Think "international trade for Utah companies," and it's likely that Peru isn't the first country that comes to mind.
But Peruvian Consul General Guido Loayza on Friday stressed that the economic bonds between Utah and Peru could grow even stronger, especially as a free-trade agreement between the United States and Peru is implemented.
"We are sure that with the signing of the free-trade agreement between the two countries, it will be very important for both sides to increase their trade for a mutual benefit, because we need foreign investment, we need our products in America, and we're sure that American citizens will be also very happy to have Peruvian products," Loayza told a group of about 18 people Friday at the Salt Lake Chamber offices.
U.S. Department of Commerce stats from 2005 show Utah exported $7.5 million in goods to Peru that year. But Loayza said the country's growing GDP expected to balloon from 6 percent to 8 percent annually for the next dozen years and other factors make it a prime location for international trade.
Among the Peruvian markets Loayza promoted for Utah investments are mining, energy, agriculture, fishing and "aquaculture," textiles, forestry, tourism, call centers, transportation infrastructure and telecommunications.
"Utah can be a perfect partner for Peru because of a lot of things Peru lacks technology, machinery products like that.
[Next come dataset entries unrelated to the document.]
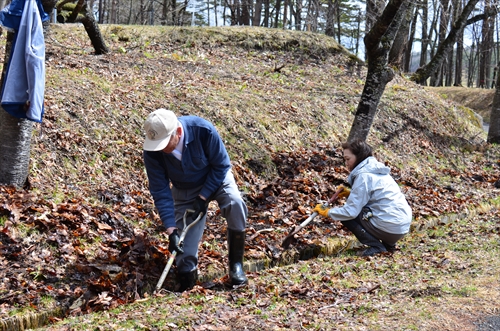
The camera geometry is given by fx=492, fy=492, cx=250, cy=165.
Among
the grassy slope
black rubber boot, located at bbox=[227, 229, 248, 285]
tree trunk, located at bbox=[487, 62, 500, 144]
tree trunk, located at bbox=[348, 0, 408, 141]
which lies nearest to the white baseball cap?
black rubber boot, located at bbox=[227, 229, 248, 285]

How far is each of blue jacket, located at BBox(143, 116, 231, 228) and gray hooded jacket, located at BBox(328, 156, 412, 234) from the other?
6.29 ft

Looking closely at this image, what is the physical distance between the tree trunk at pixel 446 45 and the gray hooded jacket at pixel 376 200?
10.3 m

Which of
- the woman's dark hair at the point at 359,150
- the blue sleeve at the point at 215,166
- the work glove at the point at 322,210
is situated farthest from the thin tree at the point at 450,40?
the blue sleeve at the point at 215,166

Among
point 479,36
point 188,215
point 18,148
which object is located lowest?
point 188,215

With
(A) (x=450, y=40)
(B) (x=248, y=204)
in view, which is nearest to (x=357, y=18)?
(A) (x=450, y=40)

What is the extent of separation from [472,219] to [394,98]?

If Utah can provide those to Peru, Peru has actually the money right now to purchase those things," said David Utrilla, the president of South Ogden-based U.S. Translation Co. and the facilitator of Loayza's visit.
Loayza suggested that Utah companies need to "take a first step any first step" to enter the Peruvian market and to "find a niche where to go."Lew Cramer, chief executive officer of the World Trade Center Utah, said Utah and Peru have a long-standing relationship, "but the economic powerhouse of Peru is coming; it's a link and a bridge we want to make even stronger."